§ DOCUMENT SECTION:
* begin *

Thus, there is modal competition when there is an overlap in geography, transport markets, and level of service. Cost is one of the most important considerations in modal choice. Because each mode has its price/performance profile, competition between the modes depends primarily upon the distance traveled, the quantities shipped, and their value. While maritime transport might offer the lowest variable costs, road transport tends to be most competitive over short distances and for small bundles of goods. A critical factor is the terminal cost structure for each mode, where the costs (and delays) of loading and unloading a unit impose fixed costs that are incurred independent of the distance traveled.

With increasing income levels, the propensity for people to travel rises. At the same time, international trade in manufactured goods and parts has increased. These trends in travel demand act differently upon modes. Those that offer faster and more reliable services gain over modes that might provide a lower cost but slower, alternative. For passenger services, rail is challenged by road transport competition over short distances and aircraft for longer trips. For freight, rail and shipping have been impacted by competition from road and air modes. While shipping, pipelines, and rail still perform well for bulk shipments, competition has seen road and air modes capture an important market share of the high revenue-generating goods over the last decades. Road transportation continues to dominate the passenger and freight transportation markets.

* end *

§ Dataset entries:

* begin *

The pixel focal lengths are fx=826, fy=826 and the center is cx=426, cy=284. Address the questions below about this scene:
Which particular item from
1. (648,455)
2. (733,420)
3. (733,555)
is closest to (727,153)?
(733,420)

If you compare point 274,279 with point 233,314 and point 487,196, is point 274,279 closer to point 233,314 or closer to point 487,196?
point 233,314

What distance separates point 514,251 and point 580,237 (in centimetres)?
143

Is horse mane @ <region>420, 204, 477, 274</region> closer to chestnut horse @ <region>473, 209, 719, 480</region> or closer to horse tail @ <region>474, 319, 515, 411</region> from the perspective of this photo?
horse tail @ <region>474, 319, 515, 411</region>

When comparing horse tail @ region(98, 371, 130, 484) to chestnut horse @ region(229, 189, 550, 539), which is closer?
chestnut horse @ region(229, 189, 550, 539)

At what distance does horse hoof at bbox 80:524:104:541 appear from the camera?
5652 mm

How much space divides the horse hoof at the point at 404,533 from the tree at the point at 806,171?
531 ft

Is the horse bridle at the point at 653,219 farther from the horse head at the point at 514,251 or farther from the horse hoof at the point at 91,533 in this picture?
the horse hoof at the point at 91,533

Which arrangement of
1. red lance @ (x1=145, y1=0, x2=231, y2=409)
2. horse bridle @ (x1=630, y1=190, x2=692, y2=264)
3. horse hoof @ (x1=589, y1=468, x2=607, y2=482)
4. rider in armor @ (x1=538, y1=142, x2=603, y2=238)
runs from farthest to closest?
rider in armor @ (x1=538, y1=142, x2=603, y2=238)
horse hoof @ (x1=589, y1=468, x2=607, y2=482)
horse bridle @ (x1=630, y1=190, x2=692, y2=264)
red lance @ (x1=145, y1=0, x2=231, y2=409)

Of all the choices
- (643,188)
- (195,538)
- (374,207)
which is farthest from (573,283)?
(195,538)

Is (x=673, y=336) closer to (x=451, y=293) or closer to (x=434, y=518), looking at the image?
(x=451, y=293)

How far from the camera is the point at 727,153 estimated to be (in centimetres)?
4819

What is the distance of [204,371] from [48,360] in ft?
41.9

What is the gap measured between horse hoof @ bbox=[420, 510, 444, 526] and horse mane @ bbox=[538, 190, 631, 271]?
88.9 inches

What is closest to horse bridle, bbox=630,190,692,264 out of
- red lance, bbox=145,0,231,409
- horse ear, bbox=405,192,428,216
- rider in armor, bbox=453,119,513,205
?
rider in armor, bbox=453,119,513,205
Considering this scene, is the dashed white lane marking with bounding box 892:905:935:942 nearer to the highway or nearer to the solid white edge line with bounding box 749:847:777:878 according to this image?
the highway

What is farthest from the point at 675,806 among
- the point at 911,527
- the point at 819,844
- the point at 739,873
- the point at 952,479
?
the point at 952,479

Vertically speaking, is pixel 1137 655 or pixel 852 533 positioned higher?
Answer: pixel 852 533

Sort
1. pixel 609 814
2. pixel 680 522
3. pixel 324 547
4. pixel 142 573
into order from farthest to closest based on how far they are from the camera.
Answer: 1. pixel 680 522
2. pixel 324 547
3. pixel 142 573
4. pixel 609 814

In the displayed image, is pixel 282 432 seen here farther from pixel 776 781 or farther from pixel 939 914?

* end *

§ WHAT YOU SHOULD DO: Translate this sentence from the transport mode competition text into Spanish: "With increasing income levels, the propensity for people to travel rises."

§ EXERCISE RESULT: Con el aumento de los niveles de ingresos, aumenta la propensión de las personas a viajar.